E’ affascinante constatare che a 300 anni esatti dalla sua nascita Giacomo Casanova rimanga un mito tanto attuale quanto insuperabile di seduzione maschile. E’ lecito peraltro chiedersi se dietro quell’arte seduttiva, ai limiti di una ripetibilità seriale quasi ossessiva, si nascondesse qualche crepa caratteriale dell’amante par excellence. I trattati di psicologia insegnano che un eccesso comportamentale, specie se ripetitivo, è spesso una compensazione inconscia di una carenza psicologica di qualche tipo, la quale, prevalentemente, trae origine dall’infanzia.
Dobbiamo così risalire a Giovanna Maria Farussi, bellissima attrice, che appena sedicenne sposa il comico Gaetano Casanova e che due anni dopo dà alla luce Giacomo. Madre assente e amante molto contesa nella Venezia di inizio Settecento, irresistibile anche per Michele Grimani, nobile patrizio proprietario di quattro teatri e, molto probabilmente, padre naturale del futuro seduttore di mezza Europa. Il padre legittimo, per di più, muore quando Giacomo ha nove anni, mentre quello naturale, guarda caso, si prenderà cura del figlio frutto dell’adulterio.
Potrà allora sembrare meno strano perché Giacomo Casanova mascherasse nell’allegria la propria tristezza. “Un povero bastardo pieno di ingegno che non riesce a realizzare nessuno dei suoi sogni”, così lo descrive Piero Chiara, il suo biografo più importante. Sempre la psicologia può suggerirci che dietro quella smania di conquista delle sue prede femminili vi fosse, in fondo, un’ossessiva ricerca di identità maschile virilizzata, che derivava di riflesso da una figura paterna dissolta nelle nebbie della laguna.
D’altro canto potremmo interpretare la sua fascinazione per il mondo aristocratico – e che si manifestava in una spasmodica ricerca di situazioni conviviali o sociali che lo facessero respirare aria di nobiltà – come la bramosa rivendicazione di un sangue blu che nessuno gli riconosceva.

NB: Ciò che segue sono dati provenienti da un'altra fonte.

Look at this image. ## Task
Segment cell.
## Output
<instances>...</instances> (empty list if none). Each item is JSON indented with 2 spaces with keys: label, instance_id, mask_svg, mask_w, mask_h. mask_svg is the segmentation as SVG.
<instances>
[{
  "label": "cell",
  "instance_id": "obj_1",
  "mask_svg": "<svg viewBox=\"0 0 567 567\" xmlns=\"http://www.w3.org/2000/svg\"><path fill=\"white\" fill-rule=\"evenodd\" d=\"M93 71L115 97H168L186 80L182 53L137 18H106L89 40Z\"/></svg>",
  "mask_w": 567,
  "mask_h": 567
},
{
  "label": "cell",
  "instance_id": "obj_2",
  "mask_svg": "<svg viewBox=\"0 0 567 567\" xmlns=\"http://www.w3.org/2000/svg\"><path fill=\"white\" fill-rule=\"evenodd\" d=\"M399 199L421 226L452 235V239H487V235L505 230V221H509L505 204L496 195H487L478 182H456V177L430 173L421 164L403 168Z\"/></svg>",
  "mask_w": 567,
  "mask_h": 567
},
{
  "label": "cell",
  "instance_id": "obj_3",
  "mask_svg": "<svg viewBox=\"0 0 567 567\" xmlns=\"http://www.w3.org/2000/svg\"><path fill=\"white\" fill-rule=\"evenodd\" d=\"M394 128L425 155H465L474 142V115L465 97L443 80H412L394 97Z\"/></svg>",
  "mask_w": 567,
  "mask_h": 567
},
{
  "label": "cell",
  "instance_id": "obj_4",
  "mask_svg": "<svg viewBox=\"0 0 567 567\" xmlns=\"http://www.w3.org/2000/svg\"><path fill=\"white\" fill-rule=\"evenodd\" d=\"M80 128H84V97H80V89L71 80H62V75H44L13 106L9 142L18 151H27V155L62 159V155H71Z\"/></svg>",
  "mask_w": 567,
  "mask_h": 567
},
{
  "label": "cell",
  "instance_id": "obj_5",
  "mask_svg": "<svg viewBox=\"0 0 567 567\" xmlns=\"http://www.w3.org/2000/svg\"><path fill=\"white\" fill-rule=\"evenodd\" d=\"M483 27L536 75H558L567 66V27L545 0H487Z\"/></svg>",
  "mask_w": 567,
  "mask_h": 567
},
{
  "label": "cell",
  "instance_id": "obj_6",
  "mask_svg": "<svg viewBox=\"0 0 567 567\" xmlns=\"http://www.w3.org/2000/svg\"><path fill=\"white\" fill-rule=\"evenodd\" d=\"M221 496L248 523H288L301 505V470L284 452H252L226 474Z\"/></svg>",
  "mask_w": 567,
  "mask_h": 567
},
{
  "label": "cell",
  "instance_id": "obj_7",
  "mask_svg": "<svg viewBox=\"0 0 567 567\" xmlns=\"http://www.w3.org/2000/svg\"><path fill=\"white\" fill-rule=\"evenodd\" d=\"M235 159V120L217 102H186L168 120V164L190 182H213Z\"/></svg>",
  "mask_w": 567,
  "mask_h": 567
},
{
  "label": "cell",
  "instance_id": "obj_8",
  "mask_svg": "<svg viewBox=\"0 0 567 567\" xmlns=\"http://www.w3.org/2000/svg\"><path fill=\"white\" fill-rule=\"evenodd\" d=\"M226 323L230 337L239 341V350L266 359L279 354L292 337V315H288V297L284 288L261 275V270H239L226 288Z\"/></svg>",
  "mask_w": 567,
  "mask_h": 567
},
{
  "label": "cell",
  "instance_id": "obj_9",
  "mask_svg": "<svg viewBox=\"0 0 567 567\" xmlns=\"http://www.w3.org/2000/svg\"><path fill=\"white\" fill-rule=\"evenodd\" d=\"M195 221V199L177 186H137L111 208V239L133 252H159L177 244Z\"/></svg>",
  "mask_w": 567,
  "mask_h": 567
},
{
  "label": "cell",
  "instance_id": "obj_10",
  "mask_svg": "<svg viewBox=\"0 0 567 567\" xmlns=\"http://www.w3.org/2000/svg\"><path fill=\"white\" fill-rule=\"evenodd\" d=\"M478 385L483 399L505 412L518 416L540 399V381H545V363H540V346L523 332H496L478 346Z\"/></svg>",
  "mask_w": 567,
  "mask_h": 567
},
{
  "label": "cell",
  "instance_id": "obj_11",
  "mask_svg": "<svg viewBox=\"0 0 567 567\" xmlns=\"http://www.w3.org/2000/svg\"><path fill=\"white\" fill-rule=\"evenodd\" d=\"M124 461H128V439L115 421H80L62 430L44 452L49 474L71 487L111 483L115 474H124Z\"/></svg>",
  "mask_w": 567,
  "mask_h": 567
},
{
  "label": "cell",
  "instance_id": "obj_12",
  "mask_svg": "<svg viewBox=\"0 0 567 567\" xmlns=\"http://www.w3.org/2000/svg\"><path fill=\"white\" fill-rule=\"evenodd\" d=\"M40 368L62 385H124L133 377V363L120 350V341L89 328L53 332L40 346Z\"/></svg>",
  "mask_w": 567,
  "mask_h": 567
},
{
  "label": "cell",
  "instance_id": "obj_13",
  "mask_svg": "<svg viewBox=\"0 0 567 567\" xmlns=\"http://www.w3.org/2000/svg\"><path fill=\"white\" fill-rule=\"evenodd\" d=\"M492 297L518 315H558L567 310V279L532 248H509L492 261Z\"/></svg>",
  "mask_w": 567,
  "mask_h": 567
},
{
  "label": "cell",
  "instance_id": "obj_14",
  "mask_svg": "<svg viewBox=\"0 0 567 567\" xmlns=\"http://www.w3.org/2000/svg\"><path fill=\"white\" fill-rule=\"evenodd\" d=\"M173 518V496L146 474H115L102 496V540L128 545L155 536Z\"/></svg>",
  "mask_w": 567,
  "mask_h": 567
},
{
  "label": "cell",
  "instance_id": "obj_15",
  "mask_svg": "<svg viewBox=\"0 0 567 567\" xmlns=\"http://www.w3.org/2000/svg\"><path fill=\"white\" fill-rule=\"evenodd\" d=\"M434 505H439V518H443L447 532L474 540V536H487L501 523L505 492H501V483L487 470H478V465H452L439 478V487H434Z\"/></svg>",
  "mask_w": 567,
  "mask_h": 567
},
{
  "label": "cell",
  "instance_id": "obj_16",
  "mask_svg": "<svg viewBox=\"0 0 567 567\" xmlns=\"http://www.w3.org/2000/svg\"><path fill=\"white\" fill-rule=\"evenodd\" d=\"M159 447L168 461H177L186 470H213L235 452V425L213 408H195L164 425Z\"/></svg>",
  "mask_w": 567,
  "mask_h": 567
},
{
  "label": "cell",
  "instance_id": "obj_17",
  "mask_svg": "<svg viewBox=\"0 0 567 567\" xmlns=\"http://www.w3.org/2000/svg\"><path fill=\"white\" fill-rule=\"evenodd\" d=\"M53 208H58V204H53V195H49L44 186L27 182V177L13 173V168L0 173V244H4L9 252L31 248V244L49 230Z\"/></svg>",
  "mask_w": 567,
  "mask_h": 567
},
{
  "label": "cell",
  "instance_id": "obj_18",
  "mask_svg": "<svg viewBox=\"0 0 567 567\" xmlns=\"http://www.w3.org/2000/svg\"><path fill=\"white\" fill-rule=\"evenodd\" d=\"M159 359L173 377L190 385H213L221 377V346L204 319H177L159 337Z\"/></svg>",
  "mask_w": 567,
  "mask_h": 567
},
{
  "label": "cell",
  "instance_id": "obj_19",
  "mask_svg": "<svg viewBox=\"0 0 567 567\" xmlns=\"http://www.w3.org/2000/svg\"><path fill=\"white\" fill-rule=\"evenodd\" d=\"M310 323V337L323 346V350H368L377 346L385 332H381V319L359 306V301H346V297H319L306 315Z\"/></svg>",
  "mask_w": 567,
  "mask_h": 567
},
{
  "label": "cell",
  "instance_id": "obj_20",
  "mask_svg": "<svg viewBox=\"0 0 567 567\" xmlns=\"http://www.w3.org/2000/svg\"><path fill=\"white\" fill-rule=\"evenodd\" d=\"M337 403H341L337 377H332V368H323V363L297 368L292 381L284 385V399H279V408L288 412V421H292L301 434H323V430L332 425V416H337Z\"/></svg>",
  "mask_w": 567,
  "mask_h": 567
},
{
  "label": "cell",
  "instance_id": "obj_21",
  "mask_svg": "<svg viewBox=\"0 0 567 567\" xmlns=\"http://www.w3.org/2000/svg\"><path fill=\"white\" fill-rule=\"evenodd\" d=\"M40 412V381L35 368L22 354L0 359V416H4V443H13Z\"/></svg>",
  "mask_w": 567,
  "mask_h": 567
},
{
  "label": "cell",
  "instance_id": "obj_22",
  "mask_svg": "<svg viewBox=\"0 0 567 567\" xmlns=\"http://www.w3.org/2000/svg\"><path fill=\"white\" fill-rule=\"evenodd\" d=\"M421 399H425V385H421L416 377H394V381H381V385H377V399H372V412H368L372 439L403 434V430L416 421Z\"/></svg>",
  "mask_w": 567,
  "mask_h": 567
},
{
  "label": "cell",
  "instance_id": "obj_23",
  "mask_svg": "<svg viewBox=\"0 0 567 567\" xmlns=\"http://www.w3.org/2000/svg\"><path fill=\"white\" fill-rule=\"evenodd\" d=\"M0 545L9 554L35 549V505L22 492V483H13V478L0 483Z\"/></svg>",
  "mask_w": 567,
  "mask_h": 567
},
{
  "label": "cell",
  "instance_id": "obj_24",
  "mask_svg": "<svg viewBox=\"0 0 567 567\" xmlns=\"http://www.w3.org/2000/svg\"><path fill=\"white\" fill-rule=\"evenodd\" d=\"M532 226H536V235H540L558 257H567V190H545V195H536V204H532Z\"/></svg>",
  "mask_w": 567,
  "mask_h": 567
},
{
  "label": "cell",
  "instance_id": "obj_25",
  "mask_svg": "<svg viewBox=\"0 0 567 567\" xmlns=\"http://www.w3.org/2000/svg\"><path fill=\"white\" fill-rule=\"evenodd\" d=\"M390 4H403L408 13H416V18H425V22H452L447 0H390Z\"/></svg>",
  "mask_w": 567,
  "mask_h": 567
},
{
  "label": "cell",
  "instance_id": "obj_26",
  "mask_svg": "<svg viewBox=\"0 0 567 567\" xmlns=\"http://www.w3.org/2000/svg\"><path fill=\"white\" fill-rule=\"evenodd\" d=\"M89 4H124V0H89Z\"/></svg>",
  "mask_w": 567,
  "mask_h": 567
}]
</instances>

Per di più, quello stesso mondo elitario cui doveva appartenere per diritto genetico, alla fine, in un modo o nell’altro, lo ha sempre rifiutato e emarginato. In verità, nella vita di Casanova, ritroviamo due figure nobili che furono per lui dei padri adottivi: il primo è stato il patrizio Matteo Bragadin, salvato da un infarto all’uscita da un teatro proprio dal soccorso tempestivo del seduttore veneziano, che per questo gesto ricevette in cambio erudizione e protezione economica per moltissimi anni; il secondo fu il conte boemo di Waldstein, che gli affidò la gestione della biblioteca nel suo castello, luogo in cui Giacomo Casanova trascorrerà gli ultimi tredici anni della sua esistenza.

Ma quali erano i sogni irrealizzati di questo povero bastardo pieno di ingegno? Scrittore, giocatore d’azzardo, spadaccino, commediografo, violinista, spia, massone, matematico, cabalista, mago e alchimista; un caleidoscopio umano, e per ironia della sorte papà Gaetano arrotondava le sue finanze vendendo lenti poliedriche a sedici faccette romboidali in vetri di Murano. Di nuovo, la psicologia ci insegna che l’orientamento professionale di una persona può essere condizionato dal rapporto col padre e dall’esempio che egli può dare in termini di leadership e di realizzazione sociale. Ecco allora che la frammentata vocazione dell’amante seriale può essere spiegata da una completa mancanza di riferimento paterno.
Il suo sogno più grande è quello di raggiungere l’immortalità. Pensa di realizzarlo, come lui stesso dichiara, con la pubblicazione dell’Icosameron, un romanzo di fantascienza scritto in francese durante gli anni di solitudine nel castello di Dux in Boemia. In quello stesso periodo scrive le sue memorie, Histoire de ma vie, 3682 pagine di testo tradotte in varie lingue in ripetute edizioni di successo. Probabilmente, attanagliato dalla noia dopo una vita travagliata e piena di eccessi, scrive la sua biografia per rinnovare i piaceri del passato e sentire ancora le palpitazioni di un cuore ormai logoro e stanco, ma sempre fedele testimone di quel sangue blu il quale, un po’ beffardo, gli fece desiderare e accarezzare una nobiltà che alla fine non l’ha mai accolto nei suoi ranghi. L’immortalità Casanova, a dir il vero, l’ha raggiunta paradossalmente proprio grazie al padre da sempre rinnegato, ereditando un cognome che dopo trecento anni e per l’eternità rimarrà sinonimo di amante e seduttore irresistibile.